ハンマーの接近調整が終わったので今度は『バックストップ』という作業に移ります👌

この作業は打鍵した後のハンマーが次の打鍵に備えるための位置調整でもあり、連打性能の低下や二度打ち(リバウンドともいう)、打鍵したら音が伸びない等のトラブルを防ぐための作業でもあります。

ハンマーは基本的に弦を叩くと跳ね返り手前に戻ってきます。

鍵盤そのものを下まで押し下げると、「バックチェック」という部品が、ハンマー部品の下にある黄色いレザーが貼られている「キャッチャー」を受け止めることで跳ね返ったハンマーの位置を揃え、次の打鍵に備えます。

この赤い部分が「バックチェック」、青い丸の部分が「キャッチャー」と呼ばれます。

実際に「バックチェック」が「キャッチャー」を受け止めようとしていますね。

この状態の際は弦とハンマー先端との距離が大体13mm~15mmになるように「バックチェック」を調整していきます。

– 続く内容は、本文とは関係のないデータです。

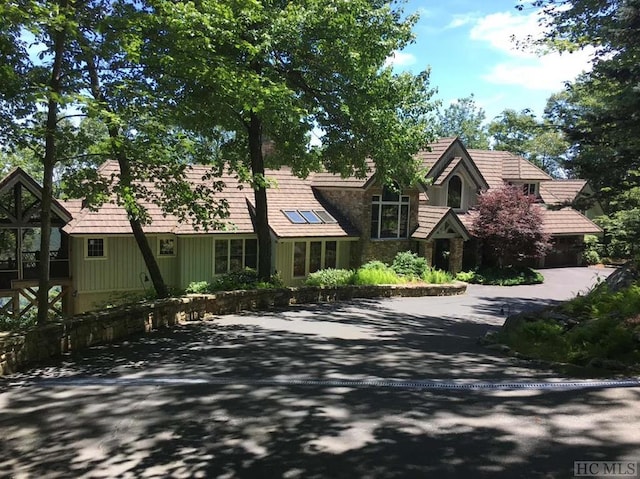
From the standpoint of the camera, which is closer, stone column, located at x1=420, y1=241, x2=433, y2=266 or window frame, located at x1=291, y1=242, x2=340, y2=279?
window frame, located at x1=291, y1=242, x2=340, y2=279

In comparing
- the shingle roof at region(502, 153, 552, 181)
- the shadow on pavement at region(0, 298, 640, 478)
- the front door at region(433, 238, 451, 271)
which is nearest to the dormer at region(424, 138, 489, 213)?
the front door at region(433, 238, 451, 271)

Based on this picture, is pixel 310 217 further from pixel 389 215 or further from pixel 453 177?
pixel 453 177

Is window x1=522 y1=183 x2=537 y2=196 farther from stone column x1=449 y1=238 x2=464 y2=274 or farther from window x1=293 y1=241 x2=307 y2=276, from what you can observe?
window x1=293 y1=241 x2=307 y2=276

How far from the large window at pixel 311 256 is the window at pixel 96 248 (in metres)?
8.59

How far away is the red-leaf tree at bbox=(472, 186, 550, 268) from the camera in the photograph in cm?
2928

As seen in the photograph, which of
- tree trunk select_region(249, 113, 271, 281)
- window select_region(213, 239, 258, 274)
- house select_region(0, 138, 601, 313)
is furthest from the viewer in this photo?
window select_region(213, 239, 258, 274)

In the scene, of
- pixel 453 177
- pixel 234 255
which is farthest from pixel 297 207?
pixel 453 177

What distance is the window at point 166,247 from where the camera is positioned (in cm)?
2342

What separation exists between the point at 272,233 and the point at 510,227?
44.5 ft

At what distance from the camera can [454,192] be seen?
33.0m

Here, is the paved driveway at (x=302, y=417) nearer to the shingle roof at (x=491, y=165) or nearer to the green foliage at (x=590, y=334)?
the green foliage at (x=590, y=334)

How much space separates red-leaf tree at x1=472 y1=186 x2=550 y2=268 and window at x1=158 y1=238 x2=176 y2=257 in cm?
1685

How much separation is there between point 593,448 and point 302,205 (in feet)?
76.9

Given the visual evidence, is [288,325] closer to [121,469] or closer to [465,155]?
[121,469]
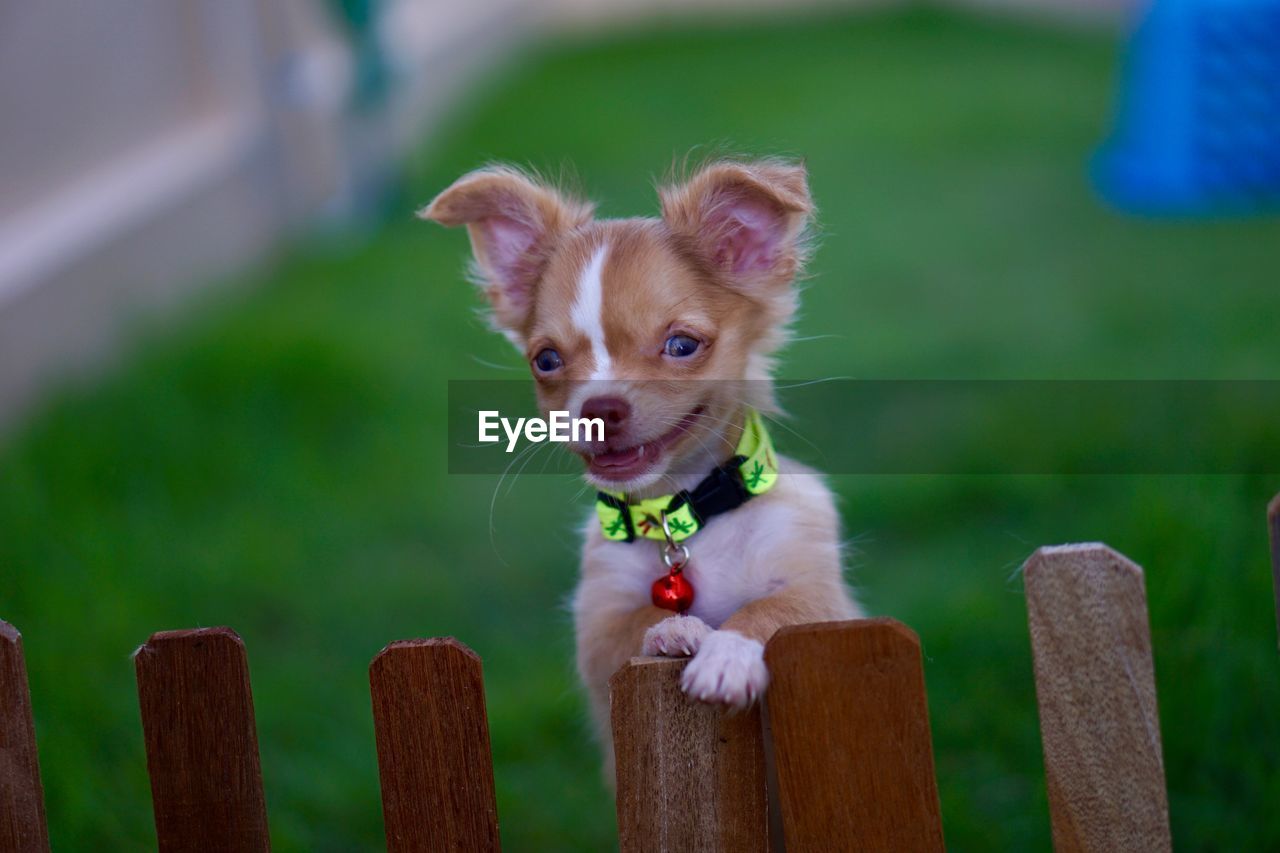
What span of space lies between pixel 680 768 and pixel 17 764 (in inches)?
46.5

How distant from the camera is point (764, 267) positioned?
9.03 feet

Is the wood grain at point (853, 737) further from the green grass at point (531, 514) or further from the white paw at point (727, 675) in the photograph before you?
the green grass at point (531, 514)

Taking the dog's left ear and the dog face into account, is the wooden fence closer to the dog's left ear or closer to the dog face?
the dog face

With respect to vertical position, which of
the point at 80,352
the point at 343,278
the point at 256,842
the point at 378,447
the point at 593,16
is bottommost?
the point at 256,842

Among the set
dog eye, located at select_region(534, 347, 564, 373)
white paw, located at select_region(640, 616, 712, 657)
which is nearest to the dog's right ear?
dog eye, located at select_region(534, 347, 564, 373)

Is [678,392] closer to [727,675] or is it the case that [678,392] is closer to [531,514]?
[727,675]

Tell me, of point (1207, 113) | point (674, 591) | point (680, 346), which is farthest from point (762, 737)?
point (1207, 113)

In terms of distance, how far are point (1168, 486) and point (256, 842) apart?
3340 mm

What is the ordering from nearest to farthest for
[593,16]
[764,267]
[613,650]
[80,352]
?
[613,650] < [764,267] < [80,352] < [593,16]

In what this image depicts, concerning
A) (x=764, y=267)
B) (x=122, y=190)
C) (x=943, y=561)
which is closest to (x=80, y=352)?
(x=122, y=190)

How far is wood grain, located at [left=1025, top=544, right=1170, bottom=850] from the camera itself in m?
1.97

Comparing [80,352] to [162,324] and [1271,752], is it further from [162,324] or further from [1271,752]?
[1271,752]

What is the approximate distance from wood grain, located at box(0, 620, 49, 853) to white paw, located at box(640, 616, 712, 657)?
1093 mm

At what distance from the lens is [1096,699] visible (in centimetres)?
202
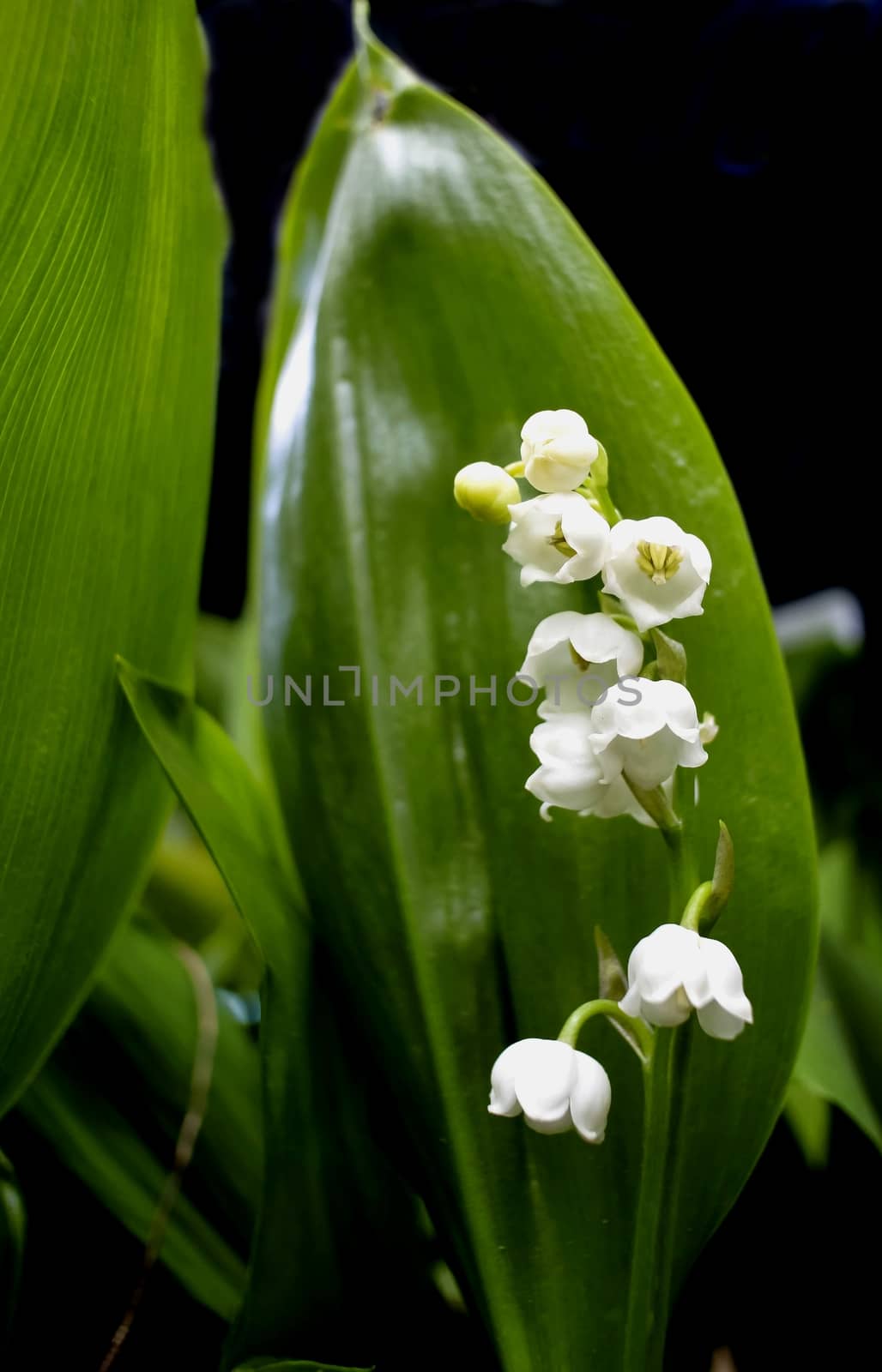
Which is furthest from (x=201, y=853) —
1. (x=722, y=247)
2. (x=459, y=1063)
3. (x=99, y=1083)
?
Result: (x=722, y=247)

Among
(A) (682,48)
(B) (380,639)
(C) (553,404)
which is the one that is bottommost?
(B) (380,639)

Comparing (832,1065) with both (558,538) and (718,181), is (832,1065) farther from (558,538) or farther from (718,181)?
(718,181)

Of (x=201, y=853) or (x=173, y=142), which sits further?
(x=201, y=853)

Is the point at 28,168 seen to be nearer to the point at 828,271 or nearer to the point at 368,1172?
the point at 368,1172

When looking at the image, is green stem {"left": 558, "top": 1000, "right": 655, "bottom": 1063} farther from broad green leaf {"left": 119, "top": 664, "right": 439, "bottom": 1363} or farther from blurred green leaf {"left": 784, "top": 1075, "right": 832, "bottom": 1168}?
blurred green leaf {"left": 784, "top": 1075, "right": 832, "bottom": 1168}

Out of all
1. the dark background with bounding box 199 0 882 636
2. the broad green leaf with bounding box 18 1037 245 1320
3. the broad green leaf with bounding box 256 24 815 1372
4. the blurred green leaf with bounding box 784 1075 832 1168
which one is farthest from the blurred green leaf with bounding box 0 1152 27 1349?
the dark background with bounding box 199 0 882 636

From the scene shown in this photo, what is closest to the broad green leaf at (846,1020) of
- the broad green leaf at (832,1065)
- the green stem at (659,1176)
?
the broad green leaf at (832,1065)

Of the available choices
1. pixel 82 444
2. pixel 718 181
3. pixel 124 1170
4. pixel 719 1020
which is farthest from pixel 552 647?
pixel 718 181
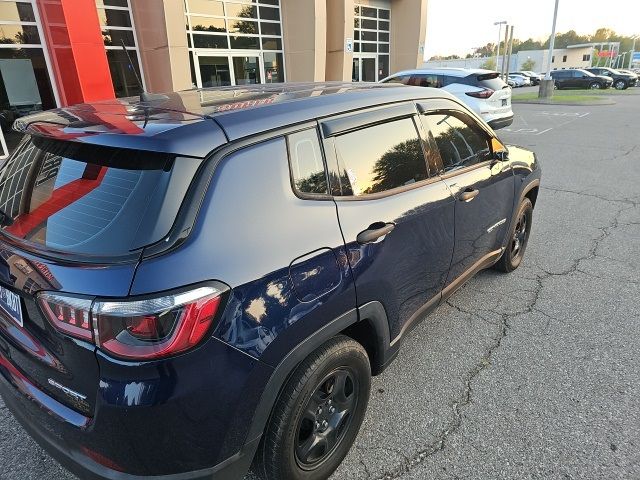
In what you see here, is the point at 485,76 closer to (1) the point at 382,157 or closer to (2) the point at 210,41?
(1) the point at 382,157

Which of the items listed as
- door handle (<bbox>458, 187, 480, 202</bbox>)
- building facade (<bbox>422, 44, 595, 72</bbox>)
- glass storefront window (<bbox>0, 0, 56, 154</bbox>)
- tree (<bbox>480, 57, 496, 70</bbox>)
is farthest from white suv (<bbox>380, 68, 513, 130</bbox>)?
building facade (<bbox>422, 44, 595, 72</bbox>)

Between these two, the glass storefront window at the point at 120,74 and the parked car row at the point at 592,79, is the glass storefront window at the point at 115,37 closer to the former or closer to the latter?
the glass storefront window at the point at 120,74

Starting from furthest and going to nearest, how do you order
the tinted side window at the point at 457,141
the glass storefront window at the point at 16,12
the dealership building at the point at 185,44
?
the dealership building at the point at 185,44
the glass storefront window at the point at 16,12
the tinted side window at the point at 457,141

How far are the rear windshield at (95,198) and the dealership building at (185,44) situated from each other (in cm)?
339

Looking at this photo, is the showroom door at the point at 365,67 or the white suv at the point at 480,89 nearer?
the white suv at the point at 480,89

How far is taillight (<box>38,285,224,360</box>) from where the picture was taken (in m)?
1.45

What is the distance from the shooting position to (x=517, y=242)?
4.33 meters

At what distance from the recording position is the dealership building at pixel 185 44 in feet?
35.7

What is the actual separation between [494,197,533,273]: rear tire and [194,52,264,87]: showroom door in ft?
45.2

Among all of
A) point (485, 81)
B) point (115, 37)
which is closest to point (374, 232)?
point (485, 81)

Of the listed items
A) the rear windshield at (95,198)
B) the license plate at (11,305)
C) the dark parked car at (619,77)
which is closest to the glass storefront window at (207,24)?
the rear windshield at (95,198)

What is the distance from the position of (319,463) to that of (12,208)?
1.90m

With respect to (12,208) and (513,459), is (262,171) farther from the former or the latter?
(513,459)

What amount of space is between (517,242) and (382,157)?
2.53 meters
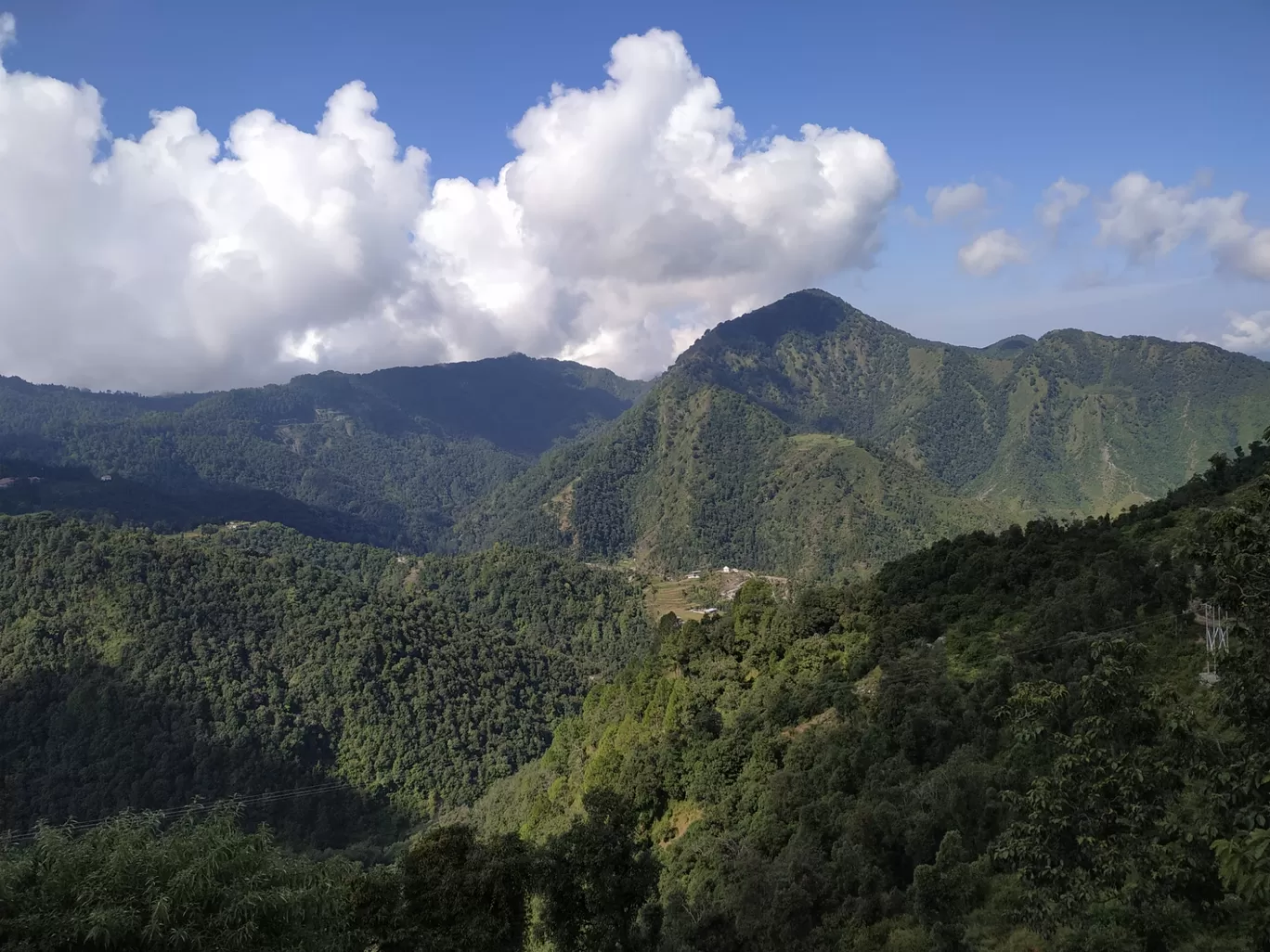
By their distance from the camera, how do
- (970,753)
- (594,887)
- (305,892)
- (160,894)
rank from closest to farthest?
(160,894)
(305,892)
(594,887)
(970,753)

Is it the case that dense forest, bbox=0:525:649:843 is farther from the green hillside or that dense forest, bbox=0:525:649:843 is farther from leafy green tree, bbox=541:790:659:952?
leafy green tree, bbox=541:790:659:952

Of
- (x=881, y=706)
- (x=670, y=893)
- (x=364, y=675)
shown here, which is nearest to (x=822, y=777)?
(x=881, y=706)

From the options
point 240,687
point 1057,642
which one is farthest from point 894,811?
point 240,687

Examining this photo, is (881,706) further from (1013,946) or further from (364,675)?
(364,675)

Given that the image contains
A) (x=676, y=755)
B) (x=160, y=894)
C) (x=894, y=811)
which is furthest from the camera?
(x=676, y=755)

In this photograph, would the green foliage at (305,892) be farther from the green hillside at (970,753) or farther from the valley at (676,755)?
the green hillside at (970,753)

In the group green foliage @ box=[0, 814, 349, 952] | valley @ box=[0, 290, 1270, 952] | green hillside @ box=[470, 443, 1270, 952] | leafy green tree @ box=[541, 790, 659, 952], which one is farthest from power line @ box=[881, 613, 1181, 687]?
green foliage @ box=[0, 814, 349, 952]

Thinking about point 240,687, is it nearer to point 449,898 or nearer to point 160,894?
point 449,898
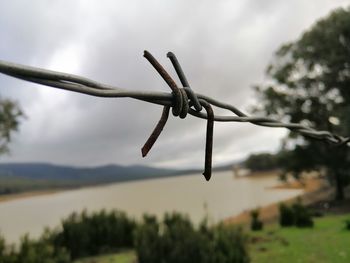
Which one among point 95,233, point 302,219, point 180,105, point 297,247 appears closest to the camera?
point 180,105

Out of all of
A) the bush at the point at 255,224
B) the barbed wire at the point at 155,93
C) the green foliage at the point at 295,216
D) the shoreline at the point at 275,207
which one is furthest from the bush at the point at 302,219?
the barbed wire at the point at 155,93

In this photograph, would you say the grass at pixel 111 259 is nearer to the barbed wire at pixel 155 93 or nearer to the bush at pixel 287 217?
the bush at pixel 287 217

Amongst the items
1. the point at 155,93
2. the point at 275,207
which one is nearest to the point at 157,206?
the point at 275,207

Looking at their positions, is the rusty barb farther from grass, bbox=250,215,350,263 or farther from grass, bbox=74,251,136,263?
grass, bbox=74,251,136,263

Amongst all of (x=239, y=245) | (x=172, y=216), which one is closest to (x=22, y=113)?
(x=172, y=216)

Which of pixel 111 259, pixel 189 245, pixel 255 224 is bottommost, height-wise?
pixel 111 259

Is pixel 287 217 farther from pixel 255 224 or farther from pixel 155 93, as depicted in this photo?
pixel 155 93
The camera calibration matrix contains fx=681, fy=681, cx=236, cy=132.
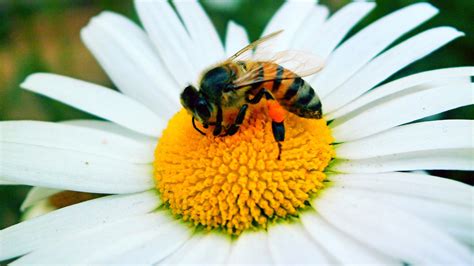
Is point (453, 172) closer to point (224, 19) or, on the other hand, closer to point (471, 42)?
point (471, 42)

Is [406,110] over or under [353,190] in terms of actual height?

低音部、中音部、高音部とセクションごとに違うので注意してください。

両手で鍵盤を4~5本同時に打鍵します(鍵盤の押す力はメゾフォルテ程度ぐらいで)。鍵盤を押す力は同じ力でしないと永遠に揃わないので打鍵するコツを覚えます。

大体ハンマーと弦の距離をこのくらいになるように調整し、弦から跳ね返ったハンマーの位置を揃えます。

ハンマーを適切な位置で止まるようにしないとアップライトピアノの構造上、打鍵するたびに元の位置まで戻ると連打性能の低下や二度打ち(リバウンド)、打鍵したら音が伸びない等のトラブルが出てしまうからです。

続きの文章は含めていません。